Return each line below that contains the string "instances", copying every such line in full.
**** EXERCISE MATERIALS
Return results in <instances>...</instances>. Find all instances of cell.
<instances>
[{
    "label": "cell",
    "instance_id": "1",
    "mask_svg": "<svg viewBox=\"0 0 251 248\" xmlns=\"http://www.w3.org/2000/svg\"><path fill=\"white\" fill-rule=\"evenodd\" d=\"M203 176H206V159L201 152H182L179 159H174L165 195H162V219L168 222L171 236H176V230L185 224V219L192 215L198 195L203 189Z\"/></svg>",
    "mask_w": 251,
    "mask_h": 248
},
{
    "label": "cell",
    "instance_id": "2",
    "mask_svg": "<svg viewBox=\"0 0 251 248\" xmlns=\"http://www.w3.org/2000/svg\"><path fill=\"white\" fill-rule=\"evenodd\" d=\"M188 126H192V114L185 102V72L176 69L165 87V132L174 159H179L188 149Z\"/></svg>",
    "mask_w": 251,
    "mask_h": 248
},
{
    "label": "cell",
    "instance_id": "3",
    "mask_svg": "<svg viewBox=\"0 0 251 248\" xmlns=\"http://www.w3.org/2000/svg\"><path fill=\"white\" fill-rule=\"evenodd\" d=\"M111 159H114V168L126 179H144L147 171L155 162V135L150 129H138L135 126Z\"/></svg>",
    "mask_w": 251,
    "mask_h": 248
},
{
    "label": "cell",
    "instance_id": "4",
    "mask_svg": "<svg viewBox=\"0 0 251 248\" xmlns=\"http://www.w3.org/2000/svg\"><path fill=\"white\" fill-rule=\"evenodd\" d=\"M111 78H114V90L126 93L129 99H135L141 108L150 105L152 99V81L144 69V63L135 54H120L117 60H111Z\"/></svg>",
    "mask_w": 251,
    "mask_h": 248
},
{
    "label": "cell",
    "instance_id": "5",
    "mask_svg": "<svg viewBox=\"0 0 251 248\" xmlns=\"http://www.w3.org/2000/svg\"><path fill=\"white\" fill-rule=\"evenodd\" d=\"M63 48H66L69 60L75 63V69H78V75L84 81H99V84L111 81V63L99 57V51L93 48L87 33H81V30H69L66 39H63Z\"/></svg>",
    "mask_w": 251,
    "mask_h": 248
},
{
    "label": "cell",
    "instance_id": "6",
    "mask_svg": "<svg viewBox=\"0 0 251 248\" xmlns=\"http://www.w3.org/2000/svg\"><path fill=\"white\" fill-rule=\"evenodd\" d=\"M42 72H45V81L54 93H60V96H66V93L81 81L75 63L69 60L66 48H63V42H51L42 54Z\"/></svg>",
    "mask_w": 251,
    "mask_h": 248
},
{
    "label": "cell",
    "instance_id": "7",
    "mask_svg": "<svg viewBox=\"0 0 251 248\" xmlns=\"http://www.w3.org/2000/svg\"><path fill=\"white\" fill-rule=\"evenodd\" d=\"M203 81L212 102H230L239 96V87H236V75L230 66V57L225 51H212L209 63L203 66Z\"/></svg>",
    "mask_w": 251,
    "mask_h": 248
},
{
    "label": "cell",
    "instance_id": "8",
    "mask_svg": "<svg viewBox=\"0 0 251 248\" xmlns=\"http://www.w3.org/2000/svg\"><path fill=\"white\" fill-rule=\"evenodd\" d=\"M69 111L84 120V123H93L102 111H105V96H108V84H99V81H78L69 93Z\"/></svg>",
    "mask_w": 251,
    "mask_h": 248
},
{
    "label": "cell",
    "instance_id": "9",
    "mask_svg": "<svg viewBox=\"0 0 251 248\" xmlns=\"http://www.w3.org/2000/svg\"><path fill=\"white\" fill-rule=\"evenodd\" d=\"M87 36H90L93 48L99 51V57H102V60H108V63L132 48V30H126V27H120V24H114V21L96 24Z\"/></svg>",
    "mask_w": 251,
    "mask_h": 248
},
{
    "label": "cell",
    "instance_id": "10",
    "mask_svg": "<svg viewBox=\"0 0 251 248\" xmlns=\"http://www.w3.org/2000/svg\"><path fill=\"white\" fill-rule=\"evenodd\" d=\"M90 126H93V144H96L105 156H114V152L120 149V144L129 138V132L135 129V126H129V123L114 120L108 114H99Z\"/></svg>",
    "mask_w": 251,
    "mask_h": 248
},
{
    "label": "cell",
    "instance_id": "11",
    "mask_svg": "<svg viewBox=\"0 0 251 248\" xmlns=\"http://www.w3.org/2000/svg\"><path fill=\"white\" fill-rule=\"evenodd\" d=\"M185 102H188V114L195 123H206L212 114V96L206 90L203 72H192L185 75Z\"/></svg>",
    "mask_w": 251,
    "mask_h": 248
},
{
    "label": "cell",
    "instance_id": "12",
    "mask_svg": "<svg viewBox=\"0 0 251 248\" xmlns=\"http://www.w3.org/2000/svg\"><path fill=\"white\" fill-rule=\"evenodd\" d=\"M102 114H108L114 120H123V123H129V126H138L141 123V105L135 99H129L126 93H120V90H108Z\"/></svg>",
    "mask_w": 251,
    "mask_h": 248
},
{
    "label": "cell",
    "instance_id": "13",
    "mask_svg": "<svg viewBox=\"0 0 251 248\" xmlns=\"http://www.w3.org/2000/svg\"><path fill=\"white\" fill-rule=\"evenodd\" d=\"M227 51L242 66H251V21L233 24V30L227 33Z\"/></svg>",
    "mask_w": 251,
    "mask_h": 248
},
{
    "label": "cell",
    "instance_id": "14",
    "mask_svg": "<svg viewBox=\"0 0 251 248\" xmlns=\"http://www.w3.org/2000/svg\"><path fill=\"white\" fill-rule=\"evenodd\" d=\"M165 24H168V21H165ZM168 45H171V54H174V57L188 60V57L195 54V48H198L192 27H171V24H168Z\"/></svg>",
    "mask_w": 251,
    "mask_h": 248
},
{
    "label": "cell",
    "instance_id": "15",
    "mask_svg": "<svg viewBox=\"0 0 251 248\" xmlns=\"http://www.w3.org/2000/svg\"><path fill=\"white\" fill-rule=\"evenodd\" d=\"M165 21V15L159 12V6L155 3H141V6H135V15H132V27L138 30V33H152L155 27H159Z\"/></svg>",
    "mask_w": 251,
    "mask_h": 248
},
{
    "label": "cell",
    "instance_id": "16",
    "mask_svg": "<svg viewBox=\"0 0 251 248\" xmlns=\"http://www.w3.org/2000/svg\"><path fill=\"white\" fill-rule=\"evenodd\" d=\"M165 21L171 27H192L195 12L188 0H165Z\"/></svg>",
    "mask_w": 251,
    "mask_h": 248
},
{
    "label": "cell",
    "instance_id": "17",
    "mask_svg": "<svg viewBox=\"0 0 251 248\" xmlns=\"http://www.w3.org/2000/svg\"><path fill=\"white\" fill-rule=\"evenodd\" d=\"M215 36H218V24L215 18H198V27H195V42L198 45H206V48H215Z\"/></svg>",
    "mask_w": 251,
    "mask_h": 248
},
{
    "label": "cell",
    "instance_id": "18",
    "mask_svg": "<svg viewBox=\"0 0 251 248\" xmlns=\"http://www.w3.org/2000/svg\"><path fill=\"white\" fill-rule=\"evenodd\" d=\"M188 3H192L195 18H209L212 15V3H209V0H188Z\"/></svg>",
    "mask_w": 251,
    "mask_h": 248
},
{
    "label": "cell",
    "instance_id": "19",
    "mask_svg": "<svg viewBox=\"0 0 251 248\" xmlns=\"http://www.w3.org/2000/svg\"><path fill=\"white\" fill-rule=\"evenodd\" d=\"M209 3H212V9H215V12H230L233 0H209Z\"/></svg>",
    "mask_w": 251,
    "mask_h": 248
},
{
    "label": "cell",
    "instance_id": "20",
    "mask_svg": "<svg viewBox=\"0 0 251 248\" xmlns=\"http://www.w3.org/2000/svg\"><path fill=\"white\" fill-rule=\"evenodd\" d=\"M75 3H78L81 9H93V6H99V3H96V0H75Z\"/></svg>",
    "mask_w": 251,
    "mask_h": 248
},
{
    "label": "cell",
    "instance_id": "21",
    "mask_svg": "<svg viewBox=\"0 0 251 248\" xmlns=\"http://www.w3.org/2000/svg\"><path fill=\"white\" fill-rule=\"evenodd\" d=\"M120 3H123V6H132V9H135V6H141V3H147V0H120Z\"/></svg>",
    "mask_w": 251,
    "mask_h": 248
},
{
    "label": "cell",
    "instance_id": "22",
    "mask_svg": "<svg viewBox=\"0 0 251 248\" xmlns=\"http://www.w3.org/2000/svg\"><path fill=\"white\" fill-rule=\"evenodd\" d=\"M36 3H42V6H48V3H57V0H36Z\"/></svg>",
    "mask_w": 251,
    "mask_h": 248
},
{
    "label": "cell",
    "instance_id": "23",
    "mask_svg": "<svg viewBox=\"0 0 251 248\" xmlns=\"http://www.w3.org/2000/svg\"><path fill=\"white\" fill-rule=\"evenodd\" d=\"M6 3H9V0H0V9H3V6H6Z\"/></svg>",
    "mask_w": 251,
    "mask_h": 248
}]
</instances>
********
--- WRITTEN REPLY ---
Return results in <instances>...</instances>. Find all instances of cell.
<instances>
</instances>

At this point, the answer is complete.